Researchers in Canada Combine Physics, AI to Clarify Medical Images for Eye Disease Diagnosis
A research team at the University of Waterloo, Ontario, has unveiled a new artificial intelligence (AI) approach that aims to improve the clarity and detail of eye images used for disease diagnosis. By teaching AI software the physics of how light travels through eye tissue, the scientists have created a model capable of restoring the fine details essential for detecting corneal diseases.
The newly developed Physics-Informed Diffusion Model (PIDM) is trained not just on data, but also on the underlying physics of how light interacts with tissue. By understanding how defocus and speckle noise are formed, the model can reverse image quality loss and progressively refine OCT scans, verifying each step against real-world physics, according to a University of Waterloo news release.
“Typical diffusion AI models can sometimes misinterpret or ‘hallucinate’ details when reconstructing images,” said Dr.
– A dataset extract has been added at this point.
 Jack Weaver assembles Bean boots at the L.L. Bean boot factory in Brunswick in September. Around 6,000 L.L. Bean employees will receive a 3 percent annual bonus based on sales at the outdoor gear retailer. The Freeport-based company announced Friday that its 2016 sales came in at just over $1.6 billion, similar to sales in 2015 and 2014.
Alexander Wong, professor of systems design engineering and Canada Research Chair in Medical Imaging Systems. “By merging the power of AI with the knowledge of physics, our model methodically reduces such errors and produces more trustworthy results.”
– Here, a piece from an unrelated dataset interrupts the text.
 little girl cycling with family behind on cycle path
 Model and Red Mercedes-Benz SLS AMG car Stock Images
In tests on both plant tissue and human corneal scans, the PIDM outperformed existing reconstruction techniques, revealing crisp cellular outlines and intricate internal structures.
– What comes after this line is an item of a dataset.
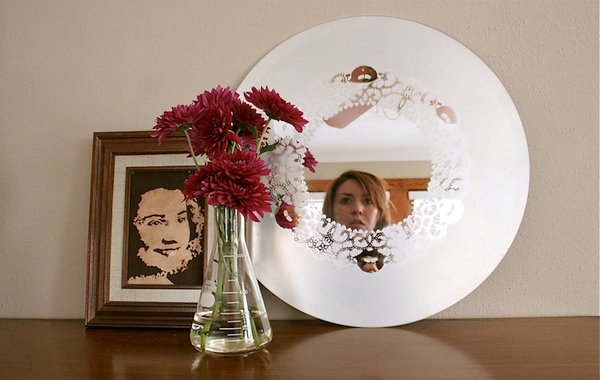 Learn how to make a frosted glass mirror with a doily design pattern.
“This technology comes at a time when OCT imaging of the eye is becoming more common and will be crucial to its widespread adoption by eyecare practitioners worldwide. It could enable earlier detection of external eye diseases and help catch problems that might otherwise be missed," said Dr. Lyndon Jones, Principal Scientist at the Centre for Ocular Research and Education.
The research team, which also includes Nima Abbasi, a PhD candidate in systems design engineering, plans to incorporate additional physics principles to extend the technology beyond the cornea, with future applications aimed at retinal imaging and other ocular tissues.
The full study, "A Physics-Informed Diffusion Model for Super Resolved Reconstruction of Optical Coherence Tomography Data," is published in IEEE Transactions on Biomedical Engineering.